**Data provided:**

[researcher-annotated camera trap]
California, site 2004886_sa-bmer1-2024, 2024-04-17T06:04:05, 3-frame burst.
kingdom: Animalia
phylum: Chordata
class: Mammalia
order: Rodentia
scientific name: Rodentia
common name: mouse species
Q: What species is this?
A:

---

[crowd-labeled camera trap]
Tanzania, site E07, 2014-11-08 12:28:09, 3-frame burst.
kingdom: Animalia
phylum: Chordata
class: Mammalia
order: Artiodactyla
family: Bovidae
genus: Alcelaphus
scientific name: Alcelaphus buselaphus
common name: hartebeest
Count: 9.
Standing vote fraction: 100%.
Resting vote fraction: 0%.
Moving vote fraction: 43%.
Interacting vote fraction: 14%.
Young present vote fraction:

**What is being asked:** Within the material, how many lines hold the word "name"? Only the number is needed.

**Answer to the problem:** 4